Юлия Идлис. «То ли сделать что-нибудь нужно, то ли чего-то надо…» [309] ;
на том берегу серая цапля долго ли коротко
ждет беглого почерка почитать а ну как не разберет
разозлится рубиновым глазом и все что я помню
иду на твое деньрождение с плюшевым что ли псом
в целлофане и розою жалкой.
Александр Месропян. «Стихотворение повода еще раз прийти» [310].
Вероятно, на такое употребление грамматических форм – явно не в винительном, а в родительном падеже – влияет управление глаголов: сообразить чего-л. в значении ‘сделать, приготовить что-л., ждать чего-л.’.

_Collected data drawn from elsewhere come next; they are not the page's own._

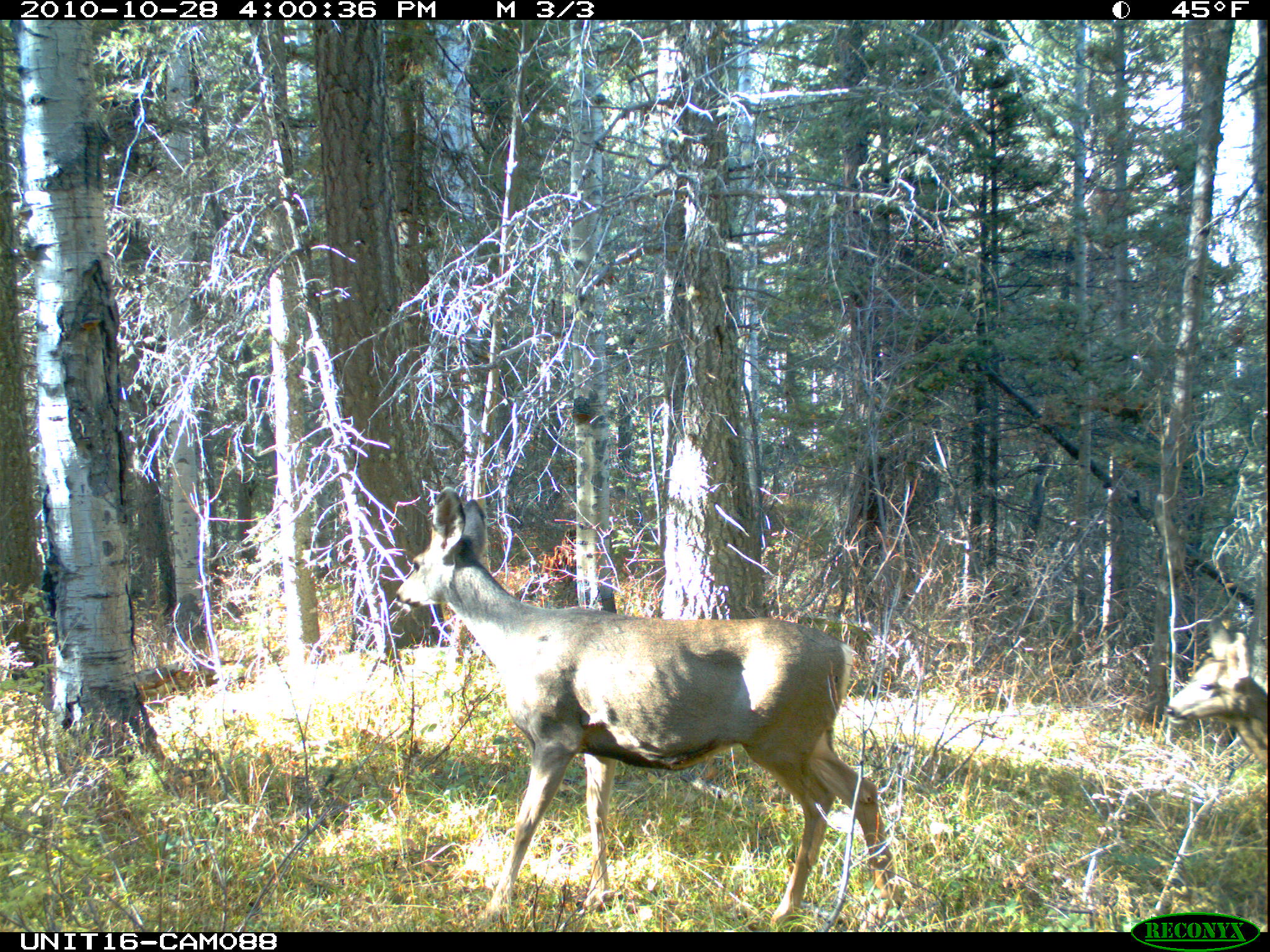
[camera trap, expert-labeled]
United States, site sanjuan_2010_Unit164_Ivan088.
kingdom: Animalia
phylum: Chordata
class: Mammalia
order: Artiodactyla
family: Cervidae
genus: Odocoileus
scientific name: Odocoileus hemionus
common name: mule deer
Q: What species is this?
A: Odocoileus hemionus (mule deer).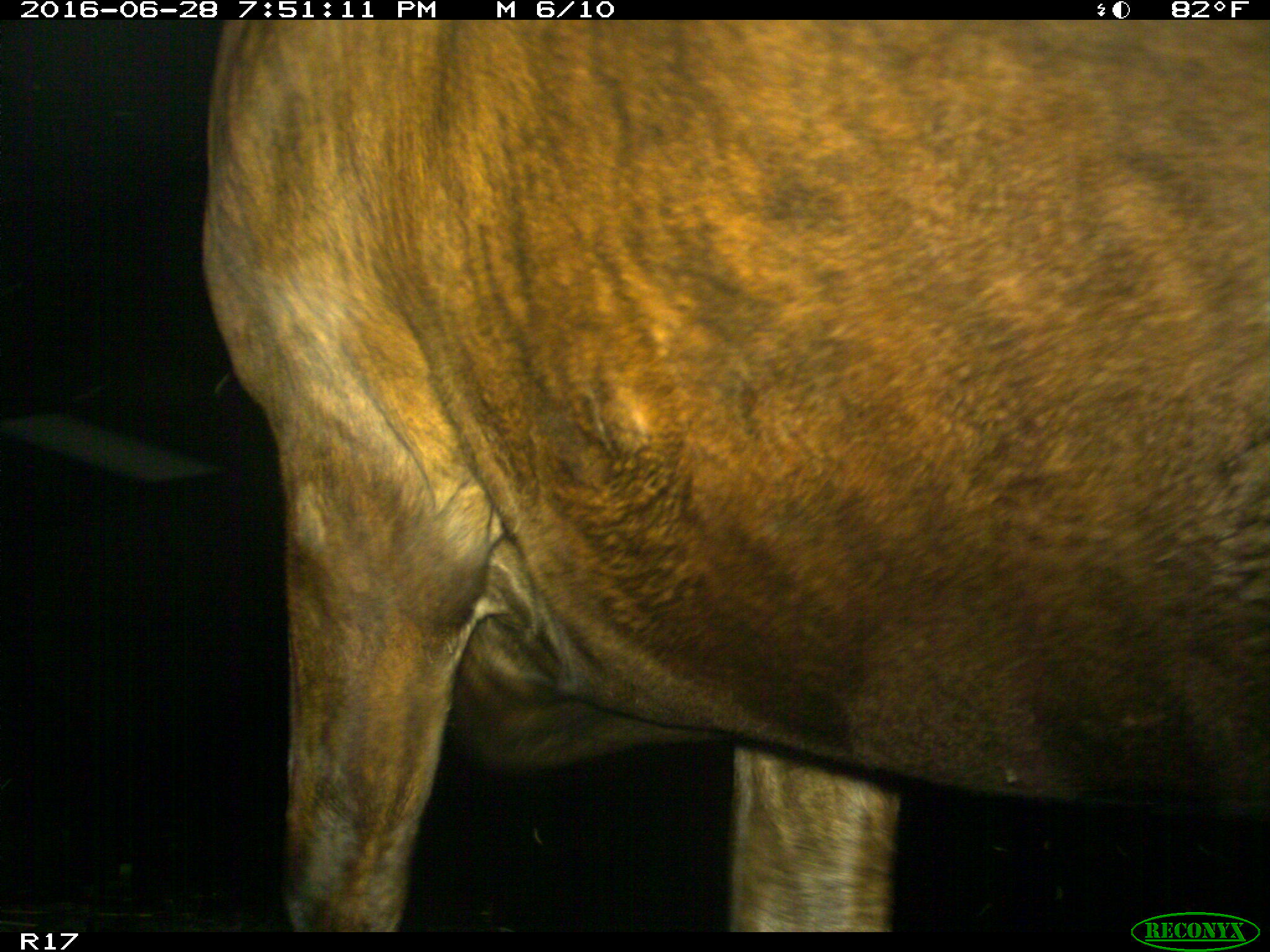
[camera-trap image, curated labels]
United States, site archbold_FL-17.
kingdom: Animalia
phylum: Chordata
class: Mammalia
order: Artiodactyla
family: Bovidae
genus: Bos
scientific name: Bos taurus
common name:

Другие примеры объектного генитива:
Буйну голову повесил
дикий кот Пбоюл
и Инсектору страшному
говорит ему тогда:
– Ох ты гой-еси пожарный,
ты казны моей не трогай!
Я за то тебе, кощею,
эх-да на гусельках сыграю,
попляшу али станцую,
да спою тебе, Инсектор,
так спою, что позабудешь,
как жены твоей зовут.
Александр Левин. «Сказ о коте Пбоюле и государевом Инсекторе» [311] ;
Сидит чурзел на курбаке лицом как желтый жаб
хлебает Хлебникова суп – античный водохлеб
он видит сквозь и срез и врозь – фактически он слеп
Ладони сани млину гнут – сметана сатаны —
удочерил и в девы взял как вылепил жены —
весь Млечный Путь губам прижечь – все гродники
спины
Генрих Сапгир. «Чурзел» / «Генрих Буфарёв. Терцихи» [312] ;
Мне был анальгином вдвойне Аполлон;
негаданный всуе товарищ
играть принимался с различных сторон,
а я полюбил его игрищ —
пуская слюной изумрудный алмаз,
пернатый гусар прогорал как-то раз;
извергнув такого урода,
стремглав отдыхала природа.
Андрей Поляков. «Мне был анальгином вдвойне Аполлон…» [313] ;
Мне грустно и легко, печать моя светла:
исчерпан картридж, и, туманный кембридж,
и зябка, и москва, но как свекла
красна собою родина… В Докембрий,
в моськву, в моськву! Нет, не как три, шустры —
как сорок тысяч русопятых братьев,
он мизерленд!, нах бутерлянд! Остры
желания напялить зимних платьев.
Владимир Строчков. «Ворчливая ностальгиана тристефлексии, почти дневник» [314] ;
я стал старинным оловянным никаким
надтреснутым забытым ну и ладно
как с вечера свихнувшийся акын
поющий странных песен не о главном.
Александр Месропян. «я стал старинным оловянным никаким» [315].
Подобные примеры свидетельствуют о возможности системной замены винительного падежа таким родительным, который не может быть интерпретирован как винительный одушевленных существительных. Особенно часто они встречаются в стихах Давида Паташинского – даже в тех ситуациях, когда нет провоцирующего влияния глагольного управления:
Заходя в свой гардероб, тятя голову ломал,
что такое свет европ, италийские масла,
почему ты принесла торопливый тонкий троп,
если римский трибунал знал счастливого числа.
Давид Паташинский. «шахматы» [316] ;
Чемоданов не собрав, разбираешь длинные
книги без названия, глупые Калигулы
жгут душистых горьких трав, залепляя глинами
алые заклания, римские каникулы.
Давид Паташинский. «Человек ты мой больной, ты больной, мой человек…» [317] ;
Барашка волн кнуты пороли, подозревая новых краж,
его оставят на второе, решил голодный экипаж,
народ остыл, числом недюжин, умел еще остаться нужен,
самоубившись на пари. Живем, и холодно внутри.